Светлый фон

Очевидно, что епископ Нолы относится к своему портрету (и законному «праву на портрет», ius imaginis) примерно так же, как его далекий языческий и, скорее всего, ему не знакомый предшественник – Плотин. Влияние неоплатонизма на нарождавшуюся христианскую философию давно известно. Отразилось оно, видимо, и на отношении к искусству, которого тот же св. Павлин вовсе не был чужд. Все это проистекало, как отмечал еще в начале XX века Макс Дворжак, из одной и той же новой, не античной жизни чувств и представлений, самым важным признаком которой было отрицание благ этого мира и сосредоточение мыслей на потустороннем[403]. Основные проблемы античного миросозерцания, касавшиеся земного бытия и становления человека, утратили силу, их место заняла проблема предначертанного человечеству искупления, Спасения. Вместе с нею возникли новые чувства и убеждения, которые глубокой пропастью были отделены от старых идеалов – натуралистических, ограничивавшихся влиянием лишь сил природы. Так, во всяком случае, хочется думать любому, кто предпочитает четкие границы между историческими эрами. В искусстве и философии всё, как мы видели, сложнее.
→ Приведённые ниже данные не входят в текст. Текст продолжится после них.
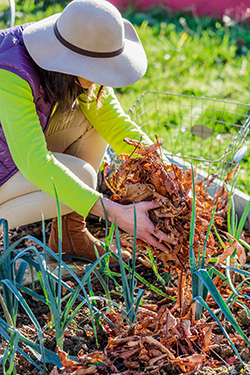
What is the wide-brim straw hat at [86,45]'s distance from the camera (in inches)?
68.6

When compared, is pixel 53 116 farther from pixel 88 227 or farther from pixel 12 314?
pixel 12 314

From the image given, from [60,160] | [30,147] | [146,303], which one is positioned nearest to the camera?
[30,147]

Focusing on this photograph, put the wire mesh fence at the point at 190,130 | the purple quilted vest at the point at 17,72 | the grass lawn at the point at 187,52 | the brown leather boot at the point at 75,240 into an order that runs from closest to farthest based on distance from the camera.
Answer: the purple quilted vest at the point at 17,72, the brown leather boot at the point at 75,240, the wire mesh fence at the point at 190,130, the grass lawn at the point at 187,52

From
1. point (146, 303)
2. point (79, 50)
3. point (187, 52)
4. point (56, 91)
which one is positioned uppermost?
point (79, 50)

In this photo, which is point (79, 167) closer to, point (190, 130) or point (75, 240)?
point (75, 240)

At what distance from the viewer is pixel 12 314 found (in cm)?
160

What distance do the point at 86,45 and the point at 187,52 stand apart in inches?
106

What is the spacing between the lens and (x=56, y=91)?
1908 mm

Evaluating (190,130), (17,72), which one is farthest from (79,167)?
(190,130)

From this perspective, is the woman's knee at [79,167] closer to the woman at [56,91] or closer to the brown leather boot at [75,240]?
the woman at [56,91]

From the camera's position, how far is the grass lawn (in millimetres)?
3877

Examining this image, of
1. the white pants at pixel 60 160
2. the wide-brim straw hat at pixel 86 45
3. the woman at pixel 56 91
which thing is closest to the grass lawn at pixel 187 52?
the white pants at pixel 60 160

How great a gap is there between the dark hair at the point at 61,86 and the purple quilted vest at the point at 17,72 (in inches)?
1.2

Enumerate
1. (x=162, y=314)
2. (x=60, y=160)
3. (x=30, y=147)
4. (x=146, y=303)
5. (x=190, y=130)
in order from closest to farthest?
(x=162, y=314) < (x=30, y=147) < (x=146, y=303) < (x=60, y=160) < (x=190, y=130)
Средневековое искусство на Западе, как и античное, настоящей теории не выработало. Интеллектуалы периодически вспоминали и Апеллеса, и Витрувия, напрочь забыли Плотина, но иногда вспоминали Платона. Поскольку всплеск интереса к платоновской космологии «Тимея» можно констатировать в Шартре в первой половине XII века, то историки искусства периодически связывают расцвет философско-литературной Шартрской школы с возведением там же знаменитого собора, с его порталами и витражами середины XII – первой половины XIII века[404]. Один из лидеров этой школы, Теодорих Шартрский, действительно вдумчивый читатель «Тимея», был около 1140 года канцлером собора и действительно мог повлиять на иконографическую программу, если таковая вообще существовала. Неслучайно милые его сердцу свободные искусства оказались впервые включенными в историю спасения человечества на одном из трех западных порталов. Однако не платонизм и не шартрцы XII века взрастили готику и выстроили великие соборы.
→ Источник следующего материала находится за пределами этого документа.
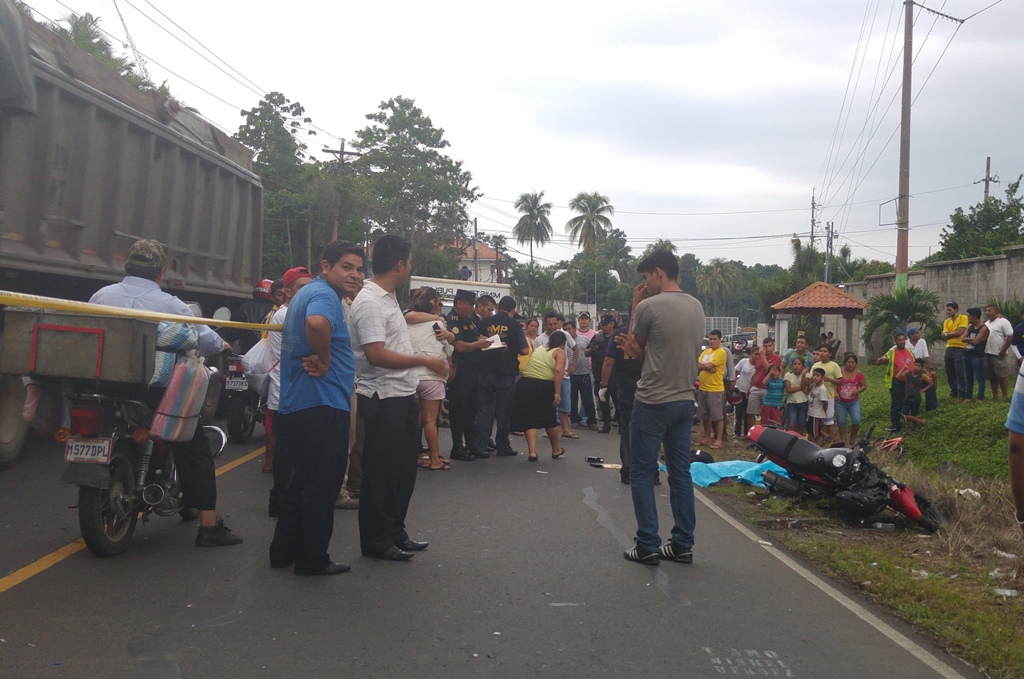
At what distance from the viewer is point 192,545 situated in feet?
19.7

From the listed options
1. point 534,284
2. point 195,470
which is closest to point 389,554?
point 195,470

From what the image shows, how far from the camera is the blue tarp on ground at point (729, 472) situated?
33.4 feet

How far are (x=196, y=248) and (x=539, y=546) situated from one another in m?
8.94

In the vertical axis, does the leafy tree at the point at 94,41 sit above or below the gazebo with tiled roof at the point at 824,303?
above

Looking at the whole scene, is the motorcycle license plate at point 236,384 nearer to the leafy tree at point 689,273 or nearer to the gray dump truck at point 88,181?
the gray dump truck at point 88,181

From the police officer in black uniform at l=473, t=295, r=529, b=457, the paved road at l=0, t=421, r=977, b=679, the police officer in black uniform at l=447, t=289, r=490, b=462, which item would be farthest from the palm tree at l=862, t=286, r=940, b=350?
the paved road at l=0, t=421, r=977, b=679

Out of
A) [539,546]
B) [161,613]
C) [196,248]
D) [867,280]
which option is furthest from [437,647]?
[867,280]

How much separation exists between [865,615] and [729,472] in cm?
524

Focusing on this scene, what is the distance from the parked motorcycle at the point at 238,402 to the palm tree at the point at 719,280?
100772 mm

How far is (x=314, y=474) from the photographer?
5402 mm

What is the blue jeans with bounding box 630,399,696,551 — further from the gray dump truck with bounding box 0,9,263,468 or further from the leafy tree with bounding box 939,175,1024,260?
the leafy tree with bounding box 939,175,1024,260

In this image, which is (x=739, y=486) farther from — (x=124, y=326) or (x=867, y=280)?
(x=867, y=280)

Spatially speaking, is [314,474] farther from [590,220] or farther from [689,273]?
[689,273]

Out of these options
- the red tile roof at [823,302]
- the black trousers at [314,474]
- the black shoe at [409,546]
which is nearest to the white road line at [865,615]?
the black shoe at [409,546]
Первым сопоставил готику и схоластику, видимо, Кант, увидев в готике «гримасу» (нем. Fratze) архитектуры, а в схоластике – «гримасу» философии. Бытовала и другая точка зрения. Около 1800 года Шатобриан в масштабном апологетическом «Гении христианства» красиво озвучил одну из витавших в его время в воздухе идей – об «органическом» происхождении зодчества: «Галльские леса, в свою очередь, передали свой облик храмам наших предков, и поэтому наши дубовые рощи сохранили свой священный ореол. Своды, украшенные каменной листвой, столбы, поддерживающие стены и неожиданно обрывающиеся, подобно срубленным стволам, прохлада святилища, сень алтаря, сумрачные приделы, тайные ходы, низкие двери – все в готическом храме воспроизводит лабиринт лесов, все внушает священный трепет, все исполнено таинственности и напоминает о Боге»[405]. С таким же энтузиазмом юный Гёте в 1771 году трактовал фасад Страсбургского собора, в его время – самой высокой церковной постройки Европы: «Приблизьтесь же и познавайте самое глубокое соотношение правды и красоты, которое было явлено сильной, суровой германской душой на тесной, мрачной арене ханжеских medii aevi»[406]. Так рождался романтизм.